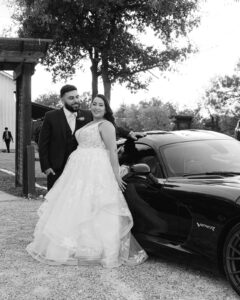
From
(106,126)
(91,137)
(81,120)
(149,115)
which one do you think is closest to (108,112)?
(106,126)

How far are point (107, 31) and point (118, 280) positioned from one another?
18.8 meters

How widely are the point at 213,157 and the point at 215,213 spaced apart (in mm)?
1115

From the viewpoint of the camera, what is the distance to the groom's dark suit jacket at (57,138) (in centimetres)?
618

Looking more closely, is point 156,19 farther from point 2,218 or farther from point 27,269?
point 27,269

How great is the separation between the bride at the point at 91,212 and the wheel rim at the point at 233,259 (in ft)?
4.07

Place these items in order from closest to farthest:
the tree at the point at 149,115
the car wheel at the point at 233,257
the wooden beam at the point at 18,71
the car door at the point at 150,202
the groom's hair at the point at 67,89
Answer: the car wheel at the point at 233,257 < the car door at the point at 150,202 < the groom's hair at the point at 67,89 < the wooden beam at the point at 18,71 < the tree at the point at 149,115

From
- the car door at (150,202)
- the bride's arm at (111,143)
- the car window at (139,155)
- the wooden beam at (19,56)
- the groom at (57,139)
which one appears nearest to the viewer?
the car door at (150,202)

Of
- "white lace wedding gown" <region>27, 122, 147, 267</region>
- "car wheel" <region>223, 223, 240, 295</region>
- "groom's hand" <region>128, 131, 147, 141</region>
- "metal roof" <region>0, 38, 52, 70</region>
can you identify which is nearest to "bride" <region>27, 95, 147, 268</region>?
"white lace wedding gown" <region>27, 122, 147, 267</region>

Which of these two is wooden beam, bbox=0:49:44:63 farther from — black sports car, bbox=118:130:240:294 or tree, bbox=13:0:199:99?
tree, bbox=13:0:199:99

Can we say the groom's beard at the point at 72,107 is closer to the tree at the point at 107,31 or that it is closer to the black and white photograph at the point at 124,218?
the black and white photograph at the point at 124,218

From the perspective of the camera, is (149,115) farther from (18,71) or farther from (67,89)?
(67,89)

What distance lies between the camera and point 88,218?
514 centimetres

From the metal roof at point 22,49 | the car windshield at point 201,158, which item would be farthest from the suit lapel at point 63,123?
the metal roof at point 22,49

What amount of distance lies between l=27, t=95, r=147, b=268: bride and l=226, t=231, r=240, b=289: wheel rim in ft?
4.07
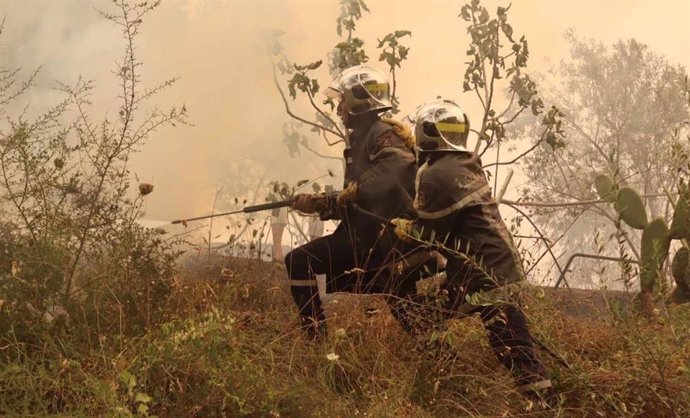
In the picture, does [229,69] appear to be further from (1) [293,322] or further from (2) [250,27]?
(1) [293,322]

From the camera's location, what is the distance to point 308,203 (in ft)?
19.1

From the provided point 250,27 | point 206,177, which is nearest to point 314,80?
point 250,27

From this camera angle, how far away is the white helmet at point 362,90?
18.9ft

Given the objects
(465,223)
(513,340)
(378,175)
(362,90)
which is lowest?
(513,340)

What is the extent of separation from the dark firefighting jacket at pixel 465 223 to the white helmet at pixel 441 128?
131mm

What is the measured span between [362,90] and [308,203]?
703 millimetres

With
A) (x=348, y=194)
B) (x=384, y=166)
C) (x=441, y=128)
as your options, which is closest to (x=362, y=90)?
(x=384, y=166)

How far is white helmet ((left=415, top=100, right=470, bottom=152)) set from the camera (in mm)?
4953

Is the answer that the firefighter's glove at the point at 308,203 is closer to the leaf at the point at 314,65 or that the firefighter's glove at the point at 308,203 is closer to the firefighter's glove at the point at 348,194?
the firefighter's glove at the point at 348,194

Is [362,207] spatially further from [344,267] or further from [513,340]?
[513,340]

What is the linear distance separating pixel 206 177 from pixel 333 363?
10.3 meters

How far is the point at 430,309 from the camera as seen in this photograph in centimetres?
525

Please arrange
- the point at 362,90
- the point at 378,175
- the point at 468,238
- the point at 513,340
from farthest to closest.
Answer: the point at 362,90, the point at 378,175, the point at 468,238, the point at 513,340

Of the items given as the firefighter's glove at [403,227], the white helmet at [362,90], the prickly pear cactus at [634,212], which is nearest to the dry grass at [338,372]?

****

Exercise objective:
Reproduce the material above verbatim from its start through the line holding "Answer: the car", with both ends included. Leave the pictures out of your answer.

Reply to the task:
From
(106,126)
(91,137)
(81,120)
(149,115)
which one do you think is closest to (108,112)?
(106,126)

How far are point (107, 31) and point (118, 280) positioned from one another?
18.8 meters

How widely are the point at 213,157 and the point at 215,213 spaced apart (in mm)?
1115

From the viewpoint of the camera, what is the distance to the groom's dark suit jacket at (57,138) (in centimetres)?
618

Looking more closely, is point 156,19 farther from point 2,218 or farther from point 27,269?
point 27,269

How great is the separation between the bride at the point at 91,212 and the wheel rim at the point at 233,259 (in ft)?
4.07

Place these items in order from closest to farthest:
the tree at the point at 149,115
the car wheel at the point at 233,257
the wooden beam at the point at 18,71
the car door at the point at 150,202
the groom's hair at the point at 67,89
Answer: the car wheel at the point at 233,257 < the car door at the point at 150,202 < the groom's hair at the point at 67,89 < the wooden beam at the point at 18,71 < the tree at the point at 149,115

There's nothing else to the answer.